(Given entries Opens)
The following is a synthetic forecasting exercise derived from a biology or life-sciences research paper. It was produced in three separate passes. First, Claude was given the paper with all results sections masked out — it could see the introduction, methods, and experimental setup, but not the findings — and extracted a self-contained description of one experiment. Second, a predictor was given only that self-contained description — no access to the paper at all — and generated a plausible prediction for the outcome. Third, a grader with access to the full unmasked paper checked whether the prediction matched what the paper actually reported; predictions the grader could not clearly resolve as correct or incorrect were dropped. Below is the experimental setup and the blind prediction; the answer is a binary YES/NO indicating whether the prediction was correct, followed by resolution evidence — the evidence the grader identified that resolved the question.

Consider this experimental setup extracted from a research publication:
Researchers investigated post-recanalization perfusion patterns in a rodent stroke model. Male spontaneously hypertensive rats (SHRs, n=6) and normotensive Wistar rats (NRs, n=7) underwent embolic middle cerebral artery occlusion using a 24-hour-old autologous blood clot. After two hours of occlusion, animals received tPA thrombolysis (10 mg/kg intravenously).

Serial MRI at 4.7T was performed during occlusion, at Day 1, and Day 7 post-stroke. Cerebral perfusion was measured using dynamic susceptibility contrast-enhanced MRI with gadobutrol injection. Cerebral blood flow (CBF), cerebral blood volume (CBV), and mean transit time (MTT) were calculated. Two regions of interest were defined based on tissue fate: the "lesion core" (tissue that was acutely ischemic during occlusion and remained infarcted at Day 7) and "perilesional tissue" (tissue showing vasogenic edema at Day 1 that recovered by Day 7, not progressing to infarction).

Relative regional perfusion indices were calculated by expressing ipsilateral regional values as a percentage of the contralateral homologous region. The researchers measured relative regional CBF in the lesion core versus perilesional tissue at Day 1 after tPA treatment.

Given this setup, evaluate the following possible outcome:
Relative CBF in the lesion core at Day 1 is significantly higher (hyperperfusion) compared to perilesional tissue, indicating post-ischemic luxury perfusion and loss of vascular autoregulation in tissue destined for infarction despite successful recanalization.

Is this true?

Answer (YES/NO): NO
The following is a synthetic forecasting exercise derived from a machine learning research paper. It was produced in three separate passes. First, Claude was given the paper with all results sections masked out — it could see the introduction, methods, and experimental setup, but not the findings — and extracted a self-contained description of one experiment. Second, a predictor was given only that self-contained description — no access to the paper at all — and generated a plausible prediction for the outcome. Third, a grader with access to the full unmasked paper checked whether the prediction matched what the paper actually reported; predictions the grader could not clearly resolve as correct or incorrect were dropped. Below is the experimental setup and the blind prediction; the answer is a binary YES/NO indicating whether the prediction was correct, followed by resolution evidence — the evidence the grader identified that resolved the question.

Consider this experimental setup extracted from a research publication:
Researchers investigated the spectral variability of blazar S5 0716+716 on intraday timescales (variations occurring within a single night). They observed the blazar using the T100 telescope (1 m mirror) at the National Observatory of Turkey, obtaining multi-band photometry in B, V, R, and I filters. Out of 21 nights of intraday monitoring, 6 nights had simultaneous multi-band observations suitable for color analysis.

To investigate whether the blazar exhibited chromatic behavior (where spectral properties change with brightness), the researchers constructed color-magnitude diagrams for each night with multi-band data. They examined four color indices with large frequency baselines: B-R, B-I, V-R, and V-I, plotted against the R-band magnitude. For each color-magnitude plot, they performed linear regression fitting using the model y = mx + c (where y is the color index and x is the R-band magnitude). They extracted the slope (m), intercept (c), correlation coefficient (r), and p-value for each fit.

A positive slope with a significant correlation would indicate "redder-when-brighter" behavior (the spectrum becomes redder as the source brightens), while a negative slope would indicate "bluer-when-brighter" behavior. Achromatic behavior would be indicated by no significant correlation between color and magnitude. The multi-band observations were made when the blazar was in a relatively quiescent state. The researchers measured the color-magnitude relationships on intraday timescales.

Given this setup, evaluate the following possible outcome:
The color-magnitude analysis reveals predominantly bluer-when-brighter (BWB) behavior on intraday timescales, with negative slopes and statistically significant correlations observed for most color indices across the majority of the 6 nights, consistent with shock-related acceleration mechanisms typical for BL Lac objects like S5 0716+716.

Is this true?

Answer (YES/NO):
(Given entries Closes)
## About this task
Repeat the entries above verbatim, but only from the line that has "Relative CBF in" down to the line that has "Answer (YES/NO): NO", inclusive.

## Reply to the exercise
Relative CBF in the lesion core at Day 1 is significantly higher (hyperperfusion) compared to perilesional tissue, indicating post-ischemic luxury perfusion and loss of vascular autoregulation in tissue destined for infarction despite successful recanalization.

Is this true?

Answer (YES/NO): NO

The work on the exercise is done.